─── INPUT DATA

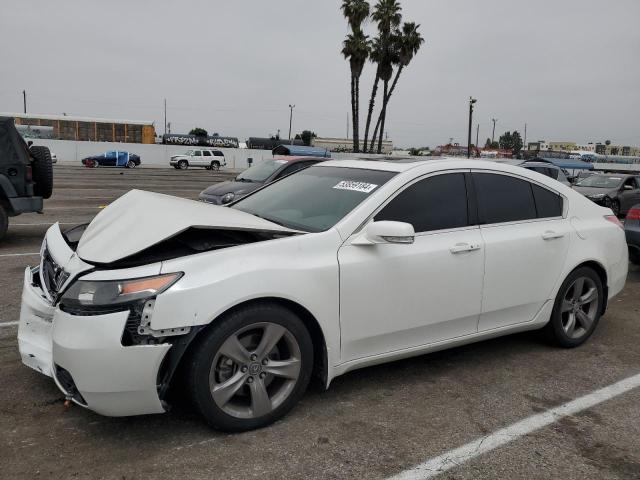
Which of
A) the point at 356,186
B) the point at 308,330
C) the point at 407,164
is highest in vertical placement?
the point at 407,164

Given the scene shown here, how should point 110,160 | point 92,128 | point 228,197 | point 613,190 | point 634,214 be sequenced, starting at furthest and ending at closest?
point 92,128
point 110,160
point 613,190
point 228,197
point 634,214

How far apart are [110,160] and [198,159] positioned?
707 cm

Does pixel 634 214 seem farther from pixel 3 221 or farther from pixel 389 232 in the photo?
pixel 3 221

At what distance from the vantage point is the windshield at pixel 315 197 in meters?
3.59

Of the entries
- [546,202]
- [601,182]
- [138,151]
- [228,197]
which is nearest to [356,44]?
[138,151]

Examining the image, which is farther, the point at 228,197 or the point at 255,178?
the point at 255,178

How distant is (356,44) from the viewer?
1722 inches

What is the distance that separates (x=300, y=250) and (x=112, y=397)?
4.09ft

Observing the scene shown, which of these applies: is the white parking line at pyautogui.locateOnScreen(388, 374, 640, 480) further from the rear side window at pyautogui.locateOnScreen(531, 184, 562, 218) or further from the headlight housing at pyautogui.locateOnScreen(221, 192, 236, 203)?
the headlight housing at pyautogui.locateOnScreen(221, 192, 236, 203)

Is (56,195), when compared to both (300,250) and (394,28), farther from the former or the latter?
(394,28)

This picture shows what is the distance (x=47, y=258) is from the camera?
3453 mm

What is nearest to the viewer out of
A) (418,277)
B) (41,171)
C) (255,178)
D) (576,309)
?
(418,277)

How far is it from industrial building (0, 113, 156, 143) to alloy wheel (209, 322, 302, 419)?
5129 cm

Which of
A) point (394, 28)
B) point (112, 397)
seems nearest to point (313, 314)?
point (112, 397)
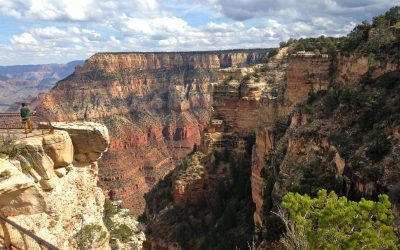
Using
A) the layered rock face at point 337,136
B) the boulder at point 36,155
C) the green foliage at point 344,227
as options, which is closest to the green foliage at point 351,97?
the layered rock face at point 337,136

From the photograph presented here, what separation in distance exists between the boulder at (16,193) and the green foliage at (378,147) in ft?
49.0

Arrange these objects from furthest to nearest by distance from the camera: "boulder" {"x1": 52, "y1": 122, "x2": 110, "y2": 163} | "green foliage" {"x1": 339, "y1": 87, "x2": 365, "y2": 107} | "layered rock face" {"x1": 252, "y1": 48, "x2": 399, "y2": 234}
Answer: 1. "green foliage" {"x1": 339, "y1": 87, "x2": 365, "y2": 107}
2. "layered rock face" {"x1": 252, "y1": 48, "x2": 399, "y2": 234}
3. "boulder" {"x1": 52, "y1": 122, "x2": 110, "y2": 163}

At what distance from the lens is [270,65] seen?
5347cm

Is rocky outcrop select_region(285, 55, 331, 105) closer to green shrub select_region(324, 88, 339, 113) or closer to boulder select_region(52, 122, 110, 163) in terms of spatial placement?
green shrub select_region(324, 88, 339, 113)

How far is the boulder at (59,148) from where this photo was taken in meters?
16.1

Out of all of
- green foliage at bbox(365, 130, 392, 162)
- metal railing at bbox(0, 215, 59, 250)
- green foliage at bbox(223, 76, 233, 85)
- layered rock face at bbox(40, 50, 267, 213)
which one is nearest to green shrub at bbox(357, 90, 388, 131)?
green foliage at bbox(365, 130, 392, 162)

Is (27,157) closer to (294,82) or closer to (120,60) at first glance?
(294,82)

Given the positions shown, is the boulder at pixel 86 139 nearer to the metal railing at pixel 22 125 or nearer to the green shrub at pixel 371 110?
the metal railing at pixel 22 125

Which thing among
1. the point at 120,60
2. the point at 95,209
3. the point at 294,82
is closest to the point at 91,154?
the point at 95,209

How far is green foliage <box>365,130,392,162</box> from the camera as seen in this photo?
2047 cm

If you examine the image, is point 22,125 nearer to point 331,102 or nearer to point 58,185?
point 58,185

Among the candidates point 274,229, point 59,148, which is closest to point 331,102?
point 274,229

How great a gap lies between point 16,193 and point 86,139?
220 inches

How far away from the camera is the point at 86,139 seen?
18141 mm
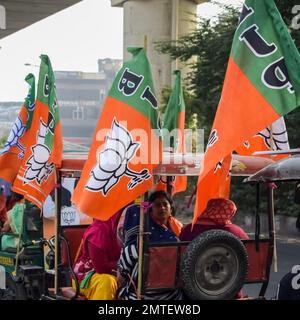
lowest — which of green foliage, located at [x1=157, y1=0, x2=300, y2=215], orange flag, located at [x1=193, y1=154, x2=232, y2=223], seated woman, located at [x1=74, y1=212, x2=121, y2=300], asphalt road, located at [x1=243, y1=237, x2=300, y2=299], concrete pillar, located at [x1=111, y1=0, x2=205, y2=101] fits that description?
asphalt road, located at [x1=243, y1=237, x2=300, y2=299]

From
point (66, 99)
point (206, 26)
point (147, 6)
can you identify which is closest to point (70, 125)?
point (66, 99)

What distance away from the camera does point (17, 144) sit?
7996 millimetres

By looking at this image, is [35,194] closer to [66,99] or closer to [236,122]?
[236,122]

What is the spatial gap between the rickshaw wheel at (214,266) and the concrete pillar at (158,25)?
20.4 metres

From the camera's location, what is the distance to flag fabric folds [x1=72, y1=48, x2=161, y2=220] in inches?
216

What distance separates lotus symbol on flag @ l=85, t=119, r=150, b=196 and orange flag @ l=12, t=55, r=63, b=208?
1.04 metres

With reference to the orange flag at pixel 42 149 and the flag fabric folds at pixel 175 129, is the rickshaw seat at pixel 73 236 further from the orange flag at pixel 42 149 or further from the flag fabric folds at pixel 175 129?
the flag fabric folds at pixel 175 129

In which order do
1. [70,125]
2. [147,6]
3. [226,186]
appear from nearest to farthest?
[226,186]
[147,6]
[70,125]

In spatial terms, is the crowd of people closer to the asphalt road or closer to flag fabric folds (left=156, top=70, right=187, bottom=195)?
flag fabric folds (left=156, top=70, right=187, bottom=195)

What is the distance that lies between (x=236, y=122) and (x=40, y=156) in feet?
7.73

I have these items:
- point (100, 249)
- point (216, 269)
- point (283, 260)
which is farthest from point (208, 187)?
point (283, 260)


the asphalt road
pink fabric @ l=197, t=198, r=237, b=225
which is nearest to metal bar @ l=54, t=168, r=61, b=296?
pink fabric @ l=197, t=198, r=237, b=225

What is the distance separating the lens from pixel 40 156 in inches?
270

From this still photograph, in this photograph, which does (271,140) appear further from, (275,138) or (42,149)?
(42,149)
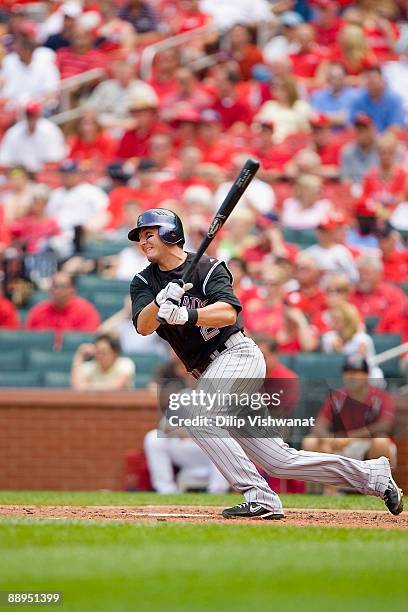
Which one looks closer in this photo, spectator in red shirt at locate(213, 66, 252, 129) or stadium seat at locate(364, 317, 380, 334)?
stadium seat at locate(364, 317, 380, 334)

──────

=== AIM OF THE EXERCISE ===
Reproduce every entry with "vantage point" switched to "camera position", and keep everything else the same. Leave the pictures out.

=== COMPLETED TASK ===
Which of
A) the point at 356,186
B) the point at 308,330
C) the point at 407,164
is highest in vertical placement?
the point at 407,164

Given the scene shown here, how should point 110,160 | point 92,128 | point 228,197 | point 613,190 | point 634,214 be sequenced, starting at furthest and ending at closest?
point 92,128
point 110,160
point 613,190
point 228,197
point 634,214

How far apart are [110,160] and [198,159] positioned?
707 cm

Does pixel 634 214 seem farther from pixel 3 221 or farther from pixel 389 232 in the photo?
pixel 3 221

At what distance from the camera position is the windshield at pixel 315 197 in meters?
3.59

Of the entries
- [546,202]
- [601,182]
- [138,151]
- [228,197]
which is nearest to [356,44]?
[138,151]

Examining the image, which is farther, the point at 228,197 or the point at 255,178?
the point at 255,178

How distant is (356,44) from the viewer?
1722 inches

What is the distance that separates (x=300, y=250) and (x=112, y=397)?
4.09ft

Observing the scene shown, which of these applies: is the white parking line at pyautogui.locateOnScreen(388, 374, 640, 480) further from the rear side window at pyautogui.locateOnScreen(531, 184, 562, 218) or further from the headlight housing at pyautogui.locateOnScreen(221, 192, 236, 203)?
the headlight housing at pyautogui.locateOnScreen(221, 192, 236, 203)

Is (56,195), when compared to both (300,250) and (394,28), farther from the former or the latter?
(394,28)

This picture shows what is the distance (x=47, y=258) is from the camera?
3453 mm

What is nearest to the viewer out of
A) (418,277)
B) (41,171)
C) (255,178)
D) (576,309)
?
(418,277)

How far is it from industrial building (0, 113, 156, 143) to alloy wheel (209, 322, 302, 419)?
5129 cm

Which of
A) point (394, 28)
B) point (112, 397)
seems nearest to point (313, 314)?
point (112, 397)
Using
A) the layered rock face at point 337,136
B) the boulder at point 36,155
C) the green foliage at point 344,227
as options, which is closest to the green foliage at point 351,97?
the layered rock face at point 337,136

From the photograph presented here, what separation in distance exists between the boulder at (16,193) and the green foliage at (378,147) in ft?
49.0

Arrange these objects from furthest to nearest by distance from the camera: "boulder" {"x1": 52, "y1": 122, "x2": 110, "y2": 163} | "green foliage" {"x1": 339, "y1": 87, "x2": 365, "y2": 107} | "layered rock face" {"x1": 252, "y1": 48, "x2": 399, "y2": 234}
Answer: 1. "green foliage" {"x1": 339, "y1": 87, "x2": 365, "y2": 107}
2. "layered rock face" {"x1": 252, "y1": 48, "x2": 399, "y2": 234}
3. "boulder" {"x1": 52, "y1": 122, "x2": 110, "y2": 163}

At what distance from the lens is [270,65] seen?
5347cm

Is rocky outcrop select_region(285, 55, 331, 105) closer to green shrub select_region(324, 88, 339, 113) or closer to boulder select_region(52, 122, 110, 163) in terms of spatial placement?
green shrub select_region(324, 88, 339, 113)

How far is the boulder at (59,148) from where this photo was taken in meters?
16.1

Out of all of
- green foliage at bbox(365, 130, 392, 162)
- metal railing at bbox(0, 215, 59, 250)
- green foliage at bbox(223, 76, 233, 85)
- layered rock face at bbox(40, 50, 267, 213)
which one is nearest to green shrub at bbox(357, 90, 388, 131)?
green foliage at bbox(365, 130, 392, 162)

Is (27,157) closer to (294,82) or closer to (120,60) at first glance?
(294,82)

Given the positions shown, is the boulder at pixel 86 139 nearer to the metal railing at pixel 22 125 or nearer to the green shrub at pixel 371 110?
the metal railing at pixel 22 125

Which thing among
1. the point at 120,60
2. the point at 95,209
3. the point at 294,82
is closest to the point at 91,154?
the point at 95,209

How far is green foliage <box>365,130,392,162</box> from the camera as seen in this photo?
2047 cm

If you examine the image, is point 22,125 nearer to point 331,102 or nearer to point 58,185?
point 58,185

Among the candidates point 274,229, point 59,148, which is closest to point 331,102?
point 274,229

How great a gap lies between point 16,193 and point 86,139?
220 inches

How far away from the camera is the point at 86,139 seen?
18141 mm
lowest — which of green foliage, located at [x1=157, y1=0, x2=300, y2=215], orange flag, located at [x1=193, y1=154, x2=232, y2=223], seated woman, located at [x1=74, y1=212, x2=121, y2=300], asphalt road, located at [x1=243, y1=237, x2=300, y2=299], concrete pillar, located at [x1=111, y1=0, x2=205, y2=101] fits that description?
asphalt road, located at [x1=243, y1=237, x2=300, y2=299]

From
point (66, 99)
point (206, 26)
point (147, 6)
can you identify which is closest to point (70, 125)?
point (66, 99)

What distance away from the camera does point (17, 144) sit?
7996 millimetres

By looking at this image, is [35,194] closer to [66,99] or closer to [236,122]?
[236,122]

What is the spatial gap between the rickshaw wheel at (214,266) and the concrete pillar at (158,25)?
20.4 metres

From the camera's location, what is the distance to flag fabric folds [x1=72, y1=48, x2=161, y2=220] in inches?
216

What distance separates lotus symbol on flag @ l=85, t=119, r=150, b=196 and orange flag @ l=12, t=55, r=63, b=208?
1.04 metres

With reference to the orange flag at pixel 42 149 and the flag fabric folds at pixel 175 129, is the rickshaw seat at pixel 73 236 further from the orange flag at pixel 42 149 or further from the flag fabric folds at pixel 175 129?
the flag fabric folds at pixel 175 129

In which order do
1. [70,125]
2. [147,6]
3. [226,186]
appear from nearest to farthest?
[226,186]
[147,6]
[70,125]

In spatial terms, is the crowd of people closer to the asphalt road or closer to flag fabric folds (left=156, top=70, right=187, bottom=195)?
flag fabric folds (left=156, top=70, right=187, bottom=195)

What is the distance that lies between (x=236, y=122) and (x=40, y=156) in feet?
7.73

I have these items:
- point (100, 249)
- point (216, 269)
- point (283, 260)
which is farthest from point (208, 187)?
point (283, 260)


the asphalt road
pink fabric @ l=197, t=198, r=237, b=225
which is nearest to metal bar @ l=54, t=168, r=61, b=296?
pink fabric @ l=197, t=198, r=237, b=225

What is the distance separating the lens from pixel 40 156 in inches?
270

From this still photograph, in this photograph, which does (271,140) appear further from, (275,138) or (42,149)?
(42,149)
Which one looks closer in this photo, spectator in red shirt at locate(213, 66, 252, 129) or stadium seat at locate(364, 317, 380, 334)?
stadium seat at locate(364, 317, 380, 334)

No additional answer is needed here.